Noticias

IMFD and CENIA student team wins first place in NLP competition DIPROMATS 2024

July 2024.- A group of four students, led by Marcelo Mendoza, DCC UC academic and IMFD and Cenia researcher, won first place in DIPROMATS 2024, the shared task on propaganda and narrative detection at the 2024 Iberian Languages Evaluation Forum (IberLEF)

The team, integrated by Miguel Fernández (IMFD and PhD DCC UC), Maximiliano Ojeda (IMFD and PhD DCC UC), Lilly Guevara (CENIA RL5 and USM Engineering), Diego Varela (CENIA RL5 and USM Engineering) obtained the best results in one of the two categories of the task, which consisted of developing systems capable of detecting and characterizing propagandistic content in tweets written by authorities from US, Europe, Russia and China, in English or Spanish.

Propaganda

The deceptive intent of propaganda may be less obvious and more damaging than disinformation. Its content need not be false, and its effects may only be perceptible over time. The abuse of propagandistic content in the information ecosystem produces a manipulation of public opinion, which can be really detrimental to the democratic system.

“Propagandistic content is understood as a message that is premeditatedly designed to influence a certain audience: it is deliberately constructed and can effectively jeopardize the democratic discussion on certain issues, for example, distort what foreigners really do in Chile, can affect minorities, and that slowly erodes democracy,” says Miguel Fernandez, IMFD and PhD student DCC UC. This is why this phenomenon is of particular importance for the studies and was selected by DIPROMATS for this competition.

Miguel Fernández (IMFD y doctorado DCC UC)

“In this challenge we used techniques based on artificial intelligence and natural language processing to detect the use of persuasive language and propaganda techniques in text,” explains Marcelo Mendoza, IMFD researcher.

Marcelo Mendoza, académico del Departamento de Ciencia de la Computación UC, investigador IMFD y Cenia.

“We trained a model based on Transformers technology, which is an architecture that allows machine learning models to understand text and also techniques such as data augmentation,” explains Diego Varela, from CENIA RL5 and USM Engineering.

Diego Varela (CENIA RL5 e Ingeniería USM)

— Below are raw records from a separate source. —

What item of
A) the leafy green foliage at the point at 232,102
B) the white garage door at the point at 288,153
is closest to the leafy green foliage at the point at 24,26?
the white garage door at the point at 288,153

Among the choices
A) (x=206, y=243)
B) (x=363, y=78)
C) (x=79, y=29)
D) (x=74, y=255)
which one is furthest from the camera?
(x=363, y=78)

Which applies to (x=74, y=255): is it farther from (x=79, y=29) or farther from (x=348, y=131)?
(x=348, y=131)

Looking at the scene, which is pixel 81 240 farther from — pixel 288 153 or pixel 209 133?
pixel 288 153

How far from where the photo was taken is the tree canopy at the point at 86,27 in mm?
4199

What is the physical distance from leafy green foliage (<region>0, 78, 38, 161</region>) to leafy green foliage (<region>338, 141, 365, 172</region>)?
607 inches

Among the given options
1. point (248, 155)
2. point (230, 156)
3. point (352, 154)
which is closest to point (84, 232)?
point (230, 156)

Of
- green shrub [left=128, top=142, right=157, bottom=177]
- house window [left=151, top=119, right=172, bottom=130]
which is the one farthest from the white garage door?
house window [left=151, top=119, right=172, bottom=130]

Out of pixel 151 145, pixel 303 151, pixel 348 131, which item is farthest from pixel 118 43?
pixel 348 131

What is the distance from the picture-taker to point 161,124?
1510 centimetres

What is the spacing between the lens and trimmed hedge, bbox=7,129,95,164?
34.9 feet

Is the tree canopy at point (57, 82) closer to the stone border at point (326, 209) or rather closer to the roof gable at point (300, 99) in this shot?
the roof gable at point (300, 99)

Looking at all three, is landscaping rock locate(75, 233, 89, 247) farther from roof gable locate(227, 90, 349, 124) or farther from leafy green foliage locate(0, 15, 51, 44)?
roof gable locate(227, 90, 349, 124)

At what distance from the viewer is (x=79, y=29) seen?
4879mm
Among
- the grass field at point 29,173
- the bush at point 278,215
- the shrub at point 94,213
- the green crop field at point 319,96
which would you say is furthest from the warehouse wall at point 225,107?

These techniques make it possible to perform analyses that would be impossible to carry out, given the large amount of information that must be handled. “We as humans perhaps have very few resources or not all of us have the resources to be able to identify this type of phenomena, but thanks to these technologies, we can achieve it,” highlights Lily Guevara, from CENIA RL5 and USM Engineering.

Lily Guevara (CENIA RL5 e Ingeniería USM)

Transformers are useful to identify patterns in texts and the way to identify propaganda is to review how the language is behaving within the text: what goes before, what goes after, what words go together: the use of all the language. That is why it is one of the most used techniques nowadays, explains Maximiliano Ojeda, IMFD and DCC UC.

DIPROMATS 2024 is a challenge organized by the Natural Language Processing and Information Retrieval Research Group of the National University of Distance Education of Spain (UNED), in which the research community defined new research challenges and proposed tasks to advance the state of the art in natural language processing (NPL).